Completely agree with my learned colleagues above. There are so many sequels, prequels and modernised takes on various novels and, to be frank, on the whole the quality is very poor and is at best a pale imitation of the original, bearing only vague echoes or remnants of the glory of the original text. As the famous saying goes: "If it áint broke, don´t fix it" and this is something I think we all need to bear in mind when we thin about updating such texts. Having said this though, I do think there are some examples where elements have been adopted for humour or parody. The classic example would be Bridget Jones´ Diary, which in my opinion successfully copies the plot of Pride and Prejudice for comic effect, offering an interesting interpretation on the plight of single women in todays´society.

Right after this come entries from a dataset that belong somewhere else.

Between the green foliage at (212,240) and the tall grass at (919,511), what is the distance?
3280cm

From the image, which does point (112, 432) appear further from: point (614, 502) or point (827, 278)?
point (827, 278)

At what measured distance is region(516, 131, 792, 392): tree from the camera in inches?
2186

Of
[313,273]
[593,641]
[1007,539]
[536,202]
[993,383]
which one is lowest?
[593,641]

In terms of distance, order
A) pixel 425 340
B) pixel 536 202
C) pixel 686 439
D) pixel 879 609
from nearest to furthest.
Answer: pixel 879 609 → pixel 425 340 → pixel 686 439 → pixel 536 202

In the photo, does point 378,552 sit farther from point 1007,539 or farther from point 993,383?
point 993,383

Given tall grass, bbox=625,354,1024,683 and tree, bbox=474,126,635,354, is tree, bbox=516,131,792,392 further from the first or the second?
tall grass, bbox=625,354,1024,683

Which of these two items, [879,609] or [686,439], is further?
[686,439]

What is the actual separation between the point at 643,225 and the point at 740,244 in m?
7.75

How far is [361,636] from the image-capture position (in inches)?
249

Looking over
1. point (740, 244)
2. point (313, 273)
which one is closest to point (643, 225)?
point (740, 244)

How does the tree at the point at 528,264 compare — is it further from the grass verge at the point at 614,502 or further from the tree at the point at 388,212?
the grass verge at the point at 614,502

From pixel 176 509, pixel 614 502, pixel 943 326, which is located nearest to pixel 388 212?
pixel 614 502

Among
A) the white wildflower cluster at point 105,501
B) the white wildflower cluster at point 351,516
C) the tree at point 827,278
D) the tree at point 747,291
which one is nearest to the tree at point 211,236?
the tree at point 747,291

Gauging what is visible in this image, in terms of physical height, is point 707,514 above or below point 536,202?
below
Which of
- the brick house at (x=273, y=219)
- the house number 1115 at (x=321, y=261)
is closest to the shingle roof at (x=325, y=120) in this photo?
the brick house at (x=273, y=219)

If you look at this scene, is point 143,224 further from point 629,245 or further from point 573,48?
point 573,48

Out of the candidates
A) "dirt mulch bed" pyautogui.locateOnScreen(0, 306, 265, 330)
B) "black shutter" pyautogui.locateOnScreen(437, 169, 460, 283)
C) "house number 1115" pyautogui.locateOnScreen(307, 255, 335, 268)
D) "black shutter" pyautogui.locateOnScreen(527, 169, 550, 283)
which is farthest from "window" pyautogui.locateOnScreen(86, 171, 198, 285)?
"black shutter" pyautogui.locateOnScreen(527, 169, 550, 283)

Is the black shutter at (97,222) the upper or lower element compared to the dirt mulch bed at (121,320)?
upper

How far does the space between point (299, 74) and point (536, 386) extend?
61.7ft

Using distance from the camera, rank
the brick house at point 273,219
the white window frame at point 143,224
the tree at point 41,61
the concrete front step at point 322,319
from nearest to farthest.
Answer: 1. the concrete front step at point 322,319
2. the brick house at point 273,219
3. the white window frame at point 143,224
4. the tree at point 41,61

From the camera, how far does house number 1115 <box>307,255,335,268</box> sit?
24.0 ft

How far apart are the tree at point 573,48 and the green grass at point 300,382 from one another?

There are supposedly 10 basic stories in all of literature, and a literary work is the author's version of one or more of them integrated into new settings and experienced by new characters. When a classic is updated, it seems to me, the story is preserved, but that's not such an important plus, since the basic story elements can be found elsewhere. What is lost is of much greater significance: the development of unique characters and conflicts in the specific settings that allow/require them to be and to become who they are. Imagine the Rhett-Scarlett-Ashley triangle played out in Detroit, 2009! (No offense, Detroit. Any city will serve here.) In terms of language, updating Shakespeare's soliloquies is to language as finger painting is to art.
Nothing beats the original work, but I am not opposed to modern takes. It is conceited and short-sighted not to recognize that times are changing and students today learn differently using different tools than students in the past. WIth modern takes, the stories are still getting out there in various formats. Perhaps this will make studying the original classics easier?
I agree with amy-lepore in that students deserve to bring the classics to the present. However, I am an antiquarian- that's just me- In fact, I think I was born in the wrong time in history :)
I want to see the dresses, and be "taken there"- Just as long as the kids do learn about that time in history and are able to establish comparisons.
With modern takes, the original language is obscured and when it comes to reading the originals, most complain that they can't understand it. But if exposed to it from the very beginning, that will be far more rewarding than to a watch a modern version of a Shakespeare play in an office where simply the character names are the same.
I also think by modernizing the classics, you give excuses for students not to read them. I don't think many students will read a classic after they watch the movie version of it; they have already experienced it.
Nothing is better than the original. How many updates and interpretations of Shakespeare are there? While some can be funny or imaginative, it is no doubt not the same. I generally find parodies in college application essays, which no doubt have creativity in their interpretations, but lack a certain amount of inspirational original thought.